[Stored items]
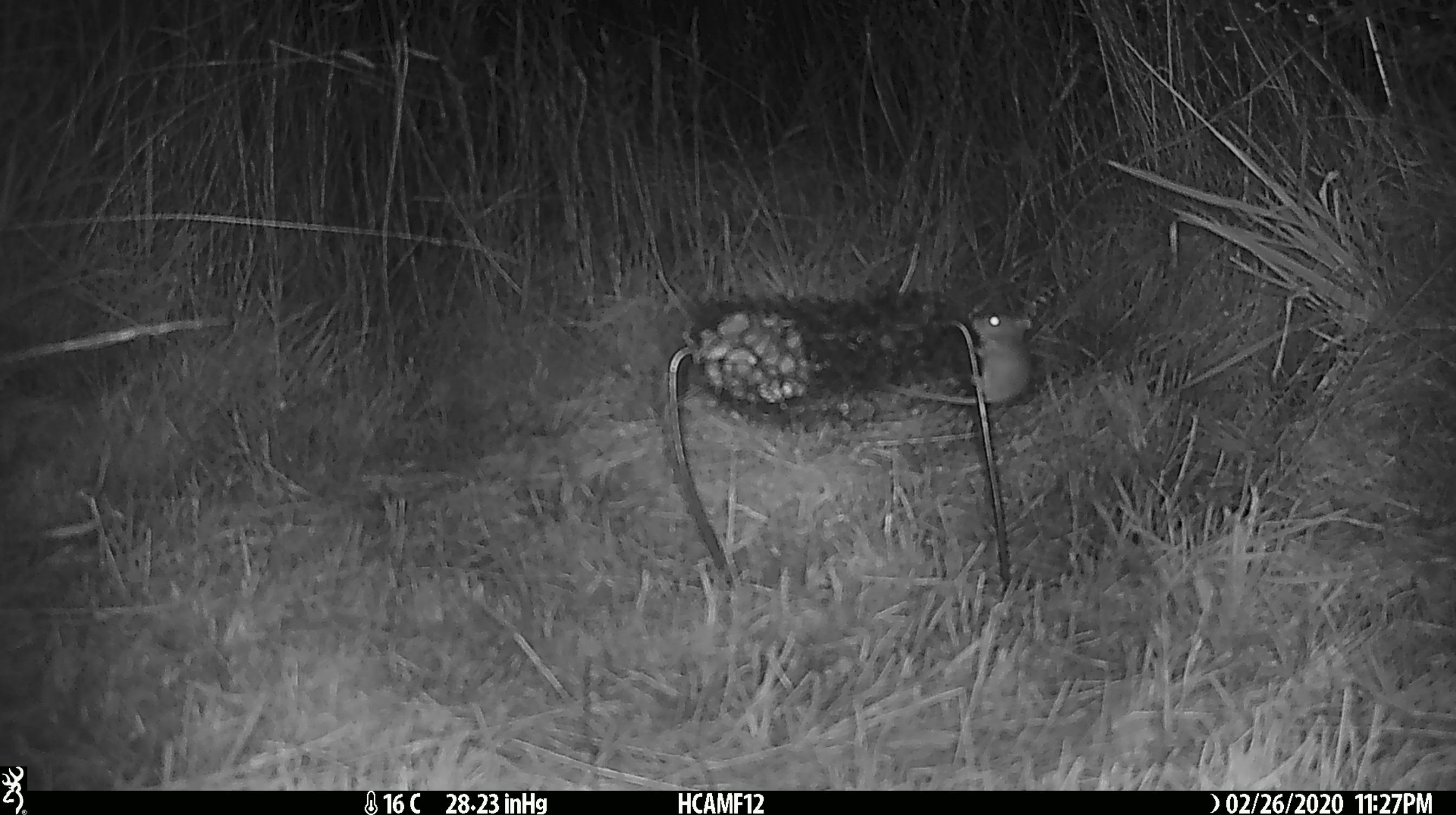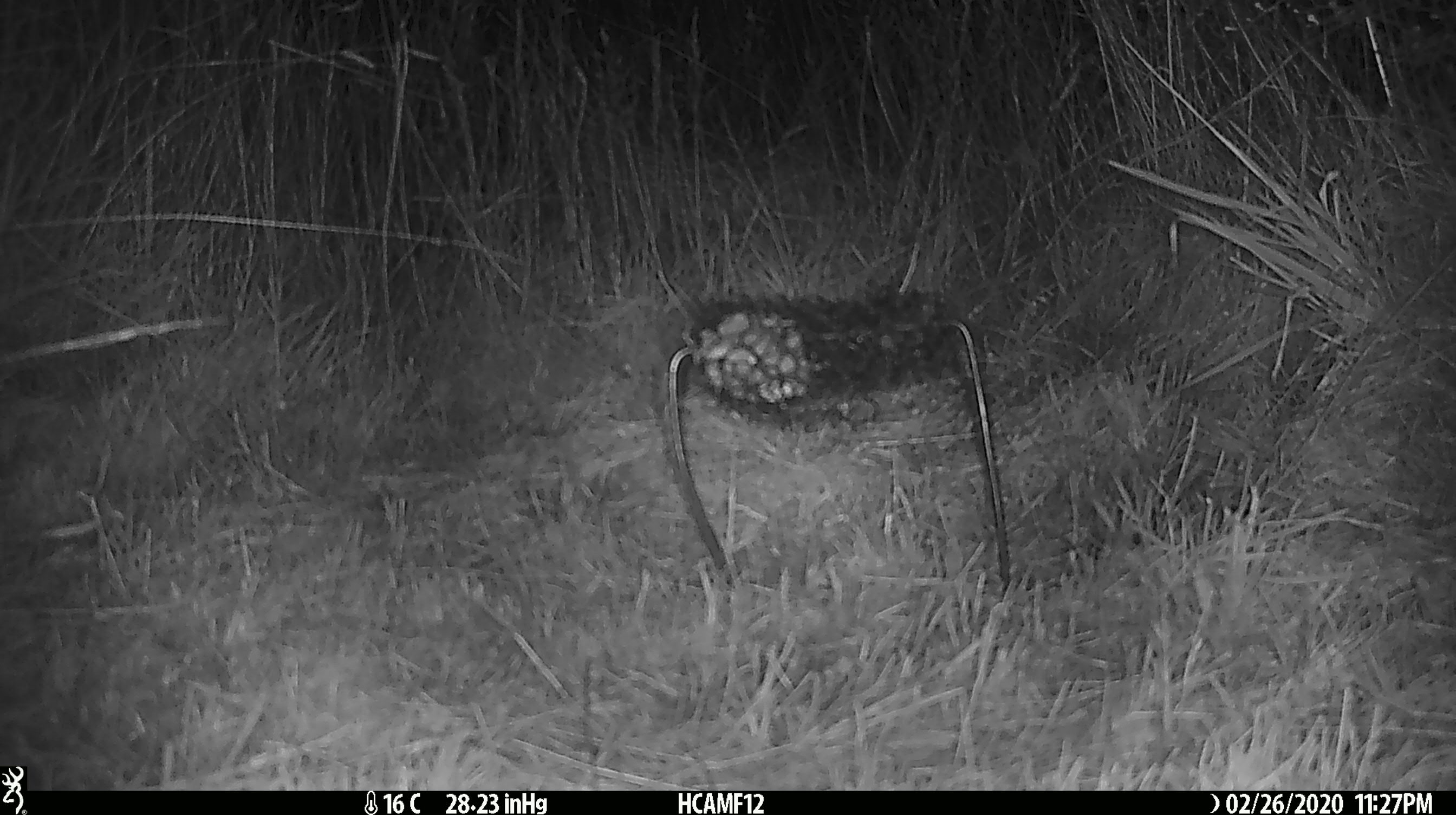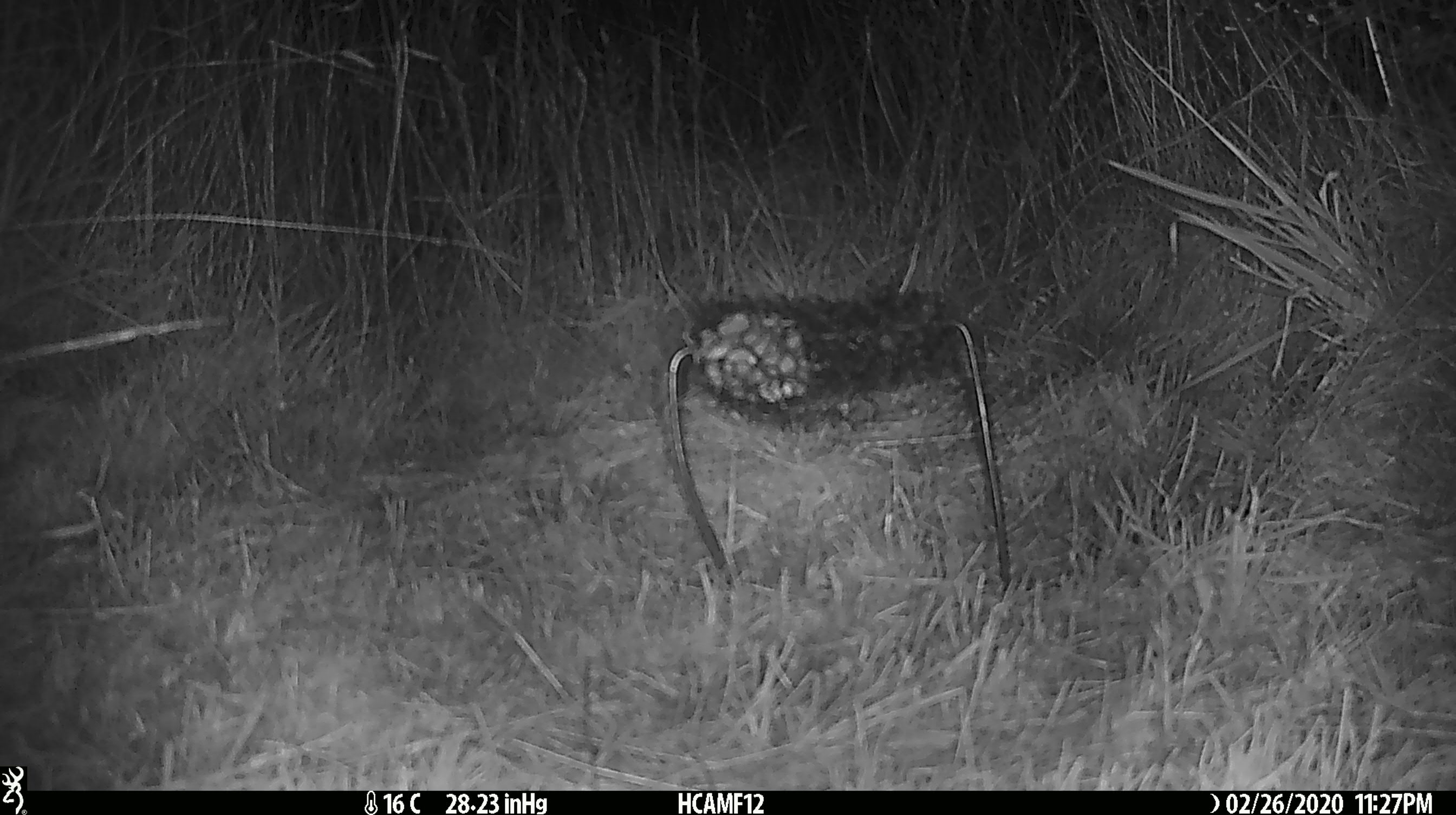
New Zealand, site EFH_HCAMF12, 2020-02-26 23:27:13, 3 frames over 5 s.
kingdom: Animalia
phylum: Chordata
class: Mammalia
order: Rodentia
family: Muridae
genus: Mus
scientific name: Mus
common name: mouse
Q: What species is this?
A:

* YOUR ASSIGNMENT *
Print every record above exactly, with no pictures.

* WRITTEN SOLUTION *
New Zealand, site EFH_HCAMF12, 2020-02-26 23:27:13, 3 frames over 5 s.
kingdom: Animalia
phylum: Chordata
class: Mammalia
order: Rodentia
family: Muridae
genus: Mus
scientific name: Mus
common name: mouse
Q: What species is this?
A:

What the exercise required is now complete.